> Texte d'étude:
Le 8 mai, la Cour suprême du Canada a déposé ses motifs écrits1 dans la cause 9354-9186 Québec inc. c. Callidus Capital Corp.2 

La décision unanime de la Cour suprême renverse la décision de la Cour d’appel du Québec, rétablit l’ordonnance du juge d’instance et consacre la reconnaissance du vaste pouvoir dont dispose un tribunal en matière d’insolvabilité, entre autres, pour approuver un accord de financement de litige à titre de financement temporaire et empêcher un créancier de voter à l’égard d’un plan d’arrangement lorsque le créancier agit dans un but illégitime.

Contexte

Bluberi Gaming Technologies Inc., devenue 9354‑9186 Québec inc., fabriquait, distribuait, installait et entretenait des appareils de jeux électroniques pour casino. Elle offrait aussi des systèmes de gestion dans le domaine des jeux d’argent.

En 2012, Callidus Capital Corporation, à cette époque une division inscrite en bourse de Catalyst Capital Group Inc., prête 24 millions de dollars à Bluberi. Malgré que Bluberi n’atteigne pas les projections, Callidus continue de lui octroyer du crédit et, en 2015, Bluberi doit environ 86 millions de dollars à Callidus, dont près de la moitié est composée d’intérêts et de frais.

En 2015, Bluberi se place sous la protection de la Loi sur les arrangements avec les créanciers des compagnies (LACC). Dans sa requête, Bluberi allègue que Callidus a délibérément eu recours à des tactiques abusives dans le but de devenir propriétaire de son entreprise. La requête de Bluberi est accueillie malgré l’objection de Callidus.

> Matériel recueilli:

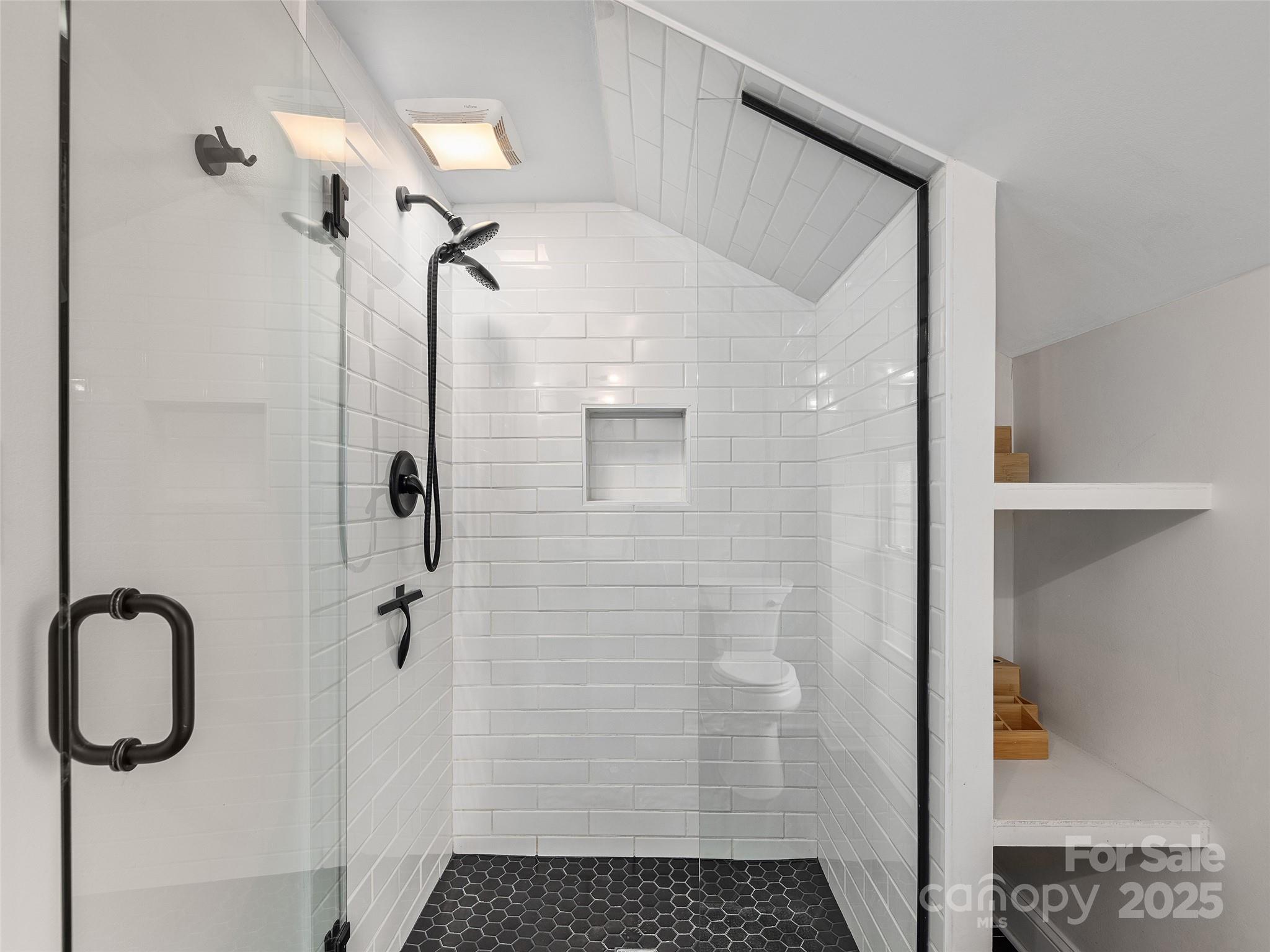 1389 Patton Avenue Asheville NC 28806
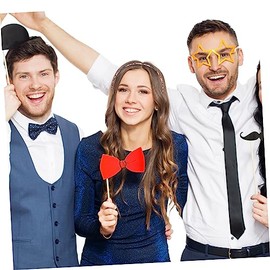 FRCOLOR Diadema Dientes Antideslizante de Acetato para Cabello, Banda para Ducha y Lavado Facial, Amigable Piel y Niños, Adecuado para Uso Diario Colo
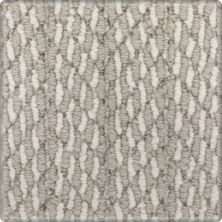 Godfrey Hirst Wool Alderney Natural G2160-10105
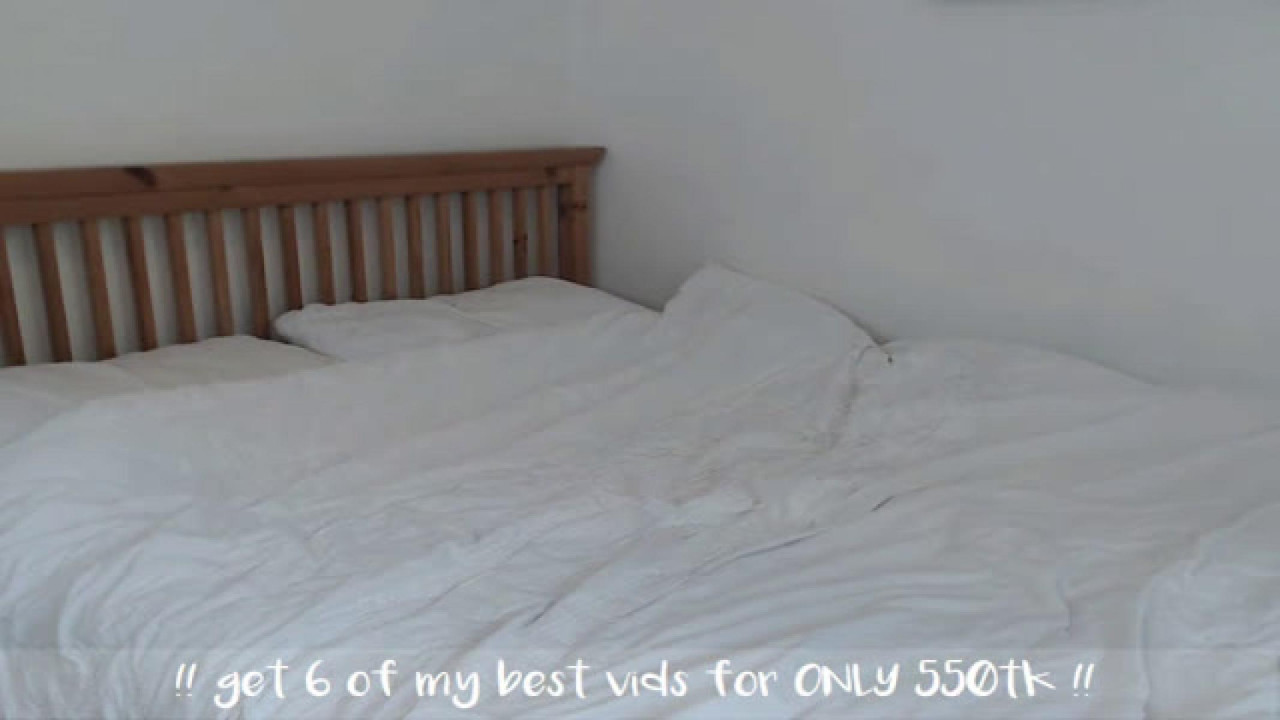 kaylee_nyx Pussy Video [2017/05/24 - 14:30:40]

> Consigne: Remplacez « tribunal » par « juge » en recopiant, dans le texte sur l'affaire Callidus, tout ce qui va de « Le 8 mai, la » jusqu'à « un but illégitime. ». Les lignes recueillies forment un ensemble indépendant du texte.

> Corrigé:
Le 8 mai, la Cour suprême du Canada a déposé ses motifs écrits1 dans la cause 9354-9186 Québec inc. c. Callidus Capital Corp.2 

La décision unanime de la Cour suprême renverse la décision de la Cour d’appel du Québec, rétablit l’ordonnance du juge d’instance et consacre la reconnaissance du vaste pouvoir dont dispose un juge en matière d’insolvabilité, entre autres, pour approuver un accord de financement de litige à titre de financement temporaire et empêcher un créancier de voter à l’égard d’un plan d’arrangement lorsque le créancier agit dans un but illégitime.